(Dataset rows)
--- BEGIN ---

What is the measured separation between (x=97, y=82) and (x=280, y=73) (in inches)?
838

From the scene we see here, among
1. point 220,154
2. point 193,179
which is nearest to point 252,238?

--- END ---

| WHAT IS ASKED |
Please put every line of the records above into a JSON list of strings, one string per line, leaving out blank lines.

| CORRECT RESPONSE |
[
  "What is the measured separation between (x=97, y=82) and (x=280, y=73) (in inches)?",
  "838",
  "From the scene we see here, among",
  "1. point 220,154",
  "2. point 193,179",
  "which is nearest to point 252,238?"
]